MapReduce in Java for multi core

aburkov edited this page Jun 28, 2015 · 12 revisions

With xpresso you can easily define and run MapReduce jobs on a multi-core machine to parallelize time-consuming crunching.

Let's assume that we have a list of elements we want to process:

list<String> elements = x.list("Map","aNd","ReDuce","arE","aWEsome");

The processing of each element takes a long time (say, 10 seconds), so we want to parallelize the processing on our multicore machine. Let the desired processing of each element be as follows: if the element starts with an "a", then put it in uppercase and join it with other uppercase elements using "~" as separator; if the element doesn't start with an "a", then put it to lowercase and join it with other lowercase words.

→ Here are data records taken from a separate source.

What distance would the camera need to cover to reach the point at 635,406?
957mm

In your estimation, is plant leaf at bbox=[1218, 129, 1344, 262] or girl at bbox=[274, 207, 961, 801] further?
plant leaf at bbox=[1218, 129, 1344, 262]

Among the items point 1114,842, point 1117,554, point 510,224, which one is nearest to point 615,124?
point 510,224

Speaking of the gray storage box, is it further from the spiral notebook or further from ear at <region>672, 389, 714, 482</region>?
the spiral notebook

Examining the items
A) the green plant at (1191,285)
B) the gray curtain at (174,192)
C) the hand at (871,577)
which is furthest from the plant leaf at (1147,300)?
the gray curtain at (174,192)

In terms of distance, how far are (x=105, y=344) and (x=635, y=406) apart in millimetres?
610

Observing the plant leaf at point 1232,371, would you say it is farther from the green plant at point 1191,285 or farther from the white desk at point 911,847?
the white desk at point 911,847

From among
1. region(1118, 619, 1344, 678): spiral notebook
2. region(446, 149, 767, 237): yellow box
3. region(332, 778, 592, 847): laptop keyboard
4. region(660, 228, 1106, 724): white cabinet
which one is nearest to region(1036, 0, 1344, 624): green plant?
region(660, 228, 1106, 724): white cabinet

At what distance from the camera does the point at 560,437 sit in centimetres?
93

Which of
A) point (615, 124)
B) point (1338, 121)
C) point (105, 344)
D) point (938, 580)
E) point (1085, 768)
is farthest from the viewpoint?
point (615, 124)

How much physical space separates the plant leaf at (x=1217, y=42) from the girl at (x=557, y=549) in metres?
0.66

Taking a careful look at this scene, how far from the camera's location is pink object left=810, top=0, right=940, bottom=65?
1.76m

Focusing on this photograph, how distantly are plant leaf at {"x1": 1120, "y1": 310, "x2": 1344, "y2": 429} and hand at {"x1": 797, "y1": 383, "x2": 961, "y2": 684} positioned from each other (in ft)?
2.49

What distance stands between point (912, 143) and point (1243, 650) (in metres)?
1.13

Let's define the Mapper and Reducer:

static Mapper<String,String> mapper = new Mapper<String,String>() {
	public void map(String input) {
		x.Time.sleep(10); //the processing of each element takes a long time :-)
		if (x.String(input).startsWith("a")) {
			yield("upper", input.toUpperCase());				
		} else {
			yield("lower", input.toLowerCase());
		}
	}
};

static Reducer<String,String> reducer = new Reducer<String,String>() {
	public void reduce(tuple2<String,list<String>> input) {
		yield(input.key,x.String("~").join(input.value));
	}
};

Our mapper does the transformation of the case as described above, and our reducer joins the values with the "~".

Our MapReduce setup is now ready, so let's start crunching:

x.timer.start();
x.print(x.<String,String,String>MapReduce(elements).map(mapper).reduce(reducer), x.timer.stop());

Console:
{upper:AND~AWESOME~ARE, lower:reduce~map}
10.013s

As you can see, the processing of all 5 elements took only about 10 seconds, while as we have defined above the processing of each single element takes 10 seconds.